L’industrie énergétique, quelle que soit la filière, est avant tout comme son nom l’indique une industrie. Cela signifie qu’elle obéit à des règles assez immuables. L’une de celles-ci est la recherche de la normalisation. Afin de gagner en efficacité, faire des économies d’échelle, réduire les coûts de production comme d’entretien, elle recherche ce que l’on appelle des effets de série. Ils permettent d’amortir plus facilement les investissements de recherche et de développement et en réduisant le nombre de références de pièces facilitent l’entretien et l’apprentissage des équipes. Mais il existe une conséquence, un effet collatéral en quelque sorte de la construction en série, qui n’est pas heureux. Quand une pièce ou un système est défectueux, celui-ci se retrouve installé sur de nombreuses machines et ce qu’on appelle dès lors un aléa générique impacte fortement toute une partie des équipements et du parc existants.
Corrosion sous contrainte de canalisations nucléaires et roulements défectueux de rotors d’éoliennes
C’est ce qui a touché l’an dernier de façon spectaculaire le parc nucléaire français. Un défaut de conception sur l’un des circuits de refroidissement d’urgence de deux séries, les plus récentes (les paliers N4 (1500 MW) et P4 (1300 MW)), des réacteurs en service a contraint à l’arrêt un tiers de la puissance nucléaire du pays pour réparation. Le fameux problème de corrosion sous contrainte. Avec l’effet de série, la moindre erreur a pris une proportion importante bien que finalement assez limitée dans le temps.

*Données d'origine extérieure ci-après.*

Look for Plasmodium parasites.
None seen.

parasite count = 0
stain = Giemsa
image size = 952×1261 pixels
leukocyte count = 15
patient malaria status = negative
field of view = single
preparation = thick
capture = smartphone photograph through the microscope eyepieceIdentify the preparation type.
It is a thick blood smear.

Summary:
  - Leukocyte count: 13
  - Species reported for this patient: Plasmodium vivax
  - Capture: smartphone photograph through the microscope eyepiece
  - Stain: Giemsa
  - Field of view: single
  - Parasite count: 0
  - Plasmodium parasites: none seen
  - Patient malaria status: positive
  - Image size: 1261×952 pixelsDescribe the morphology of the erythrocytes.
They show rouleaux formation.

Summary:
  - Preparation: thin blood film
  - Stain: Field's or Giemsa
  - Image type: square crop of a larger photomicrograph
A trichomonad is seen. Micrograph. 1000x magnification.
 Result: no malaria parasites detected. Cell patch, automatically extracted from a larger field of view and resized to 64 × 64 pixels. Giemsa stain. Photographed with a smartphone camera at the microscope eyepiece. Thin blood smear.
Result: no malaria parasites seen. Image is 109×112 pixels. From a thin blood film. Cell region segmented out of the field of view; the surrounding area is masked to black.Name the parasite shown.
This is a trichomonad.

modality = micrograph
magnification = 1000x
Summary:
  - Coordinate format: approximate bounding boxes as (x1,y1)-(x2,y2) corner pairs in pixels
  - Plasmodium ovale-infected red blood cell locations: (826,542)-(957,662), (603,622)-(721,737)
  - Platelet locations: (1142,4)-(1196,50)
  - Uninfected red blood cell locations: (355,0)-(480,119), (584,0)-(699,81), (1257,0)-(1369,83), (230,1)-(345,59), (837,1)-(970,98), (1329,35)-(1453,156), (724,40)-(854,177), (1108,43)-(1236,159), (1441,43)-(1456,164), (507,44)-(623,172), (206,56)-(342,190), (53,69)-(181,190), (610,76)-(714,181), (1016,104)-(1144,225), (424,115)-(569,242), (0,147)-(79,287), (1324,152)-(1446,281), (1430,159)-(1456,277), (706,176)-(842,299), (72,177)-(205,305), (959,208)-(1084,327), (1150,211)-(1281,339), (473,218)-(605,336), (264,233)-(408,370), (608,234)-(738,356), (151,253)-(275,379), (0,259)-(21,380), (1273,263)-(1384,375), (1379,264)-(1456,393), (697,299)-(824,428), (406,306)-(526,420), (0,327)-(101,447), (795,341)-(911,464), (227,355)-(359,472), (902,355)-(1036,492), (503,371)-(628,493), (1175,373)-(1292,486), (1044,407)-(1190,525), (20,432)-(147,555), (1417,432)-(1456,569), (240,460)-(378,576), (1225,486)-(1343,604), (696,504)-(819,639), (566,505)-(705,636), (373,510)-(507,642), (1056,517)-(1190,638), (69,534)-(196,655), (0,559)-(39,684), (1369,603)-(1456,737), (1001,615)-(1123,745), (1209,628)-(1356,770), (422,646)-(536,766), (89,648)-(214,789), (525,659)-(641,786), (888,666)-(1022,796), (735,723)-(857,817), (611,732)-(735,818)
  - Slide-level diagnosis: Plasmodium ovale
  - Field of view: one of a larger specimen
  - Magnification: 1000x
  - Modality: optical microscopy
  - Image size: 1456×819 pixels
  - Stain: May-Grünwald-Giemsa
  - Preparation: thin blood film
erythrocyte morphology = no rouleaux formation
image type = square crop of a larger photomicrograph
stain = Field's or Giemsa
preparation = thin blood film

A l’époque, certains avaient cru bon de se servir de cette « défaillance » de l’industrie nucléaire française pour expliquer que le secteur était vieillissant, dépassé voire même incompétent. Mais ce qui devait arriver arriva. Ces soucis d’aléas génériques étant intrinsèques à l’industrialisation des process, ce n’était qu’une question de temps pour que des équipements renouvelables soient – eux aussi – affectés. Depuis quelques mois, le constructeur allemand Siemens Energy et sa marque éolienne Siemens Gamesa sont confrontés à des difficultés du même ordre. En cause, un problème sur des roulements et pales de rotor pouvant affecter jusqu’à 30% des 105 GW de puissance de production éolienne installés qui ont été fabriqués par le constructeur.
La descente aux enfers de Siemens Energy
Dès l’annonce de ce problème en juin dernier, l’action de l’entreprise a commencé à dévisser en Bourse malgré les tentatives de la direction du groupe pour rassurer les investisseurs. La semaine dernière, face aux risques financiers que font peser ces problématiques industrielles sur l’entreprise, Siemens Gamesa a même annoncé arrêter la prise de commande pour ses modèles phares, présumés affectés.
Crise financière
Et la situation financière de Siemens Gamesa n’a cessé de se dégrader. Cela a conduit Siemens Energy, sa maison-mère, à annoncer le 26 octobre dernier « des discussions préliminaires avec diverses parties, notamment les banques (…) et le gouvernement fédéral » en vue d’obtenir « un volume croissant de garanties ». L’annonce a entraîné un effondrement de l’action du groupe en Bourse, qui a abandonné jusqu’à 34% en séance.
Siemens Energy dans son ensemble dispose certes d’une trésorerie encore abondante et d’un carnet de commandes proche de 15 milliards d’euros selon ses derniers états financiers publiés en août. Mais les difficultés rencontrées dans l’éolien l’ont contraint à passer 1,6 milliard d’euros de provisions dans ses comptes et surtout à ne plus être capable, sans garanties publiques ou bancaires, d’obtenir des financements pour mener de nouveaux projets de construction de parcs éoliens. Pour surmonter cette difficulté, le groupe demanderait une garantie d’emprunts pour un montant de 15 milliards d’euros à l’Etat fédéral allemand.
Raison garder
Il convient toutefois de ne pas tomber dans le même travers que les anti-nucléaires l’an dernier. Les aléas génériques ont toujours été un corollaire indépassable de l’industrialisation. Ils touchent l’industrie de la même façon, qu’elle soit renouvelable ou nucléaire. Et il est fort probable que l’on découvre le même type de problèmes demain sur d’autres équipements. Ces aléas font partie de la vie industrielle et des progrès technologiques. Il ne faut ni les nier, ni les minimiser, ni en exagérer la signification et les conséquences, notamment pour des raisons idéologiques.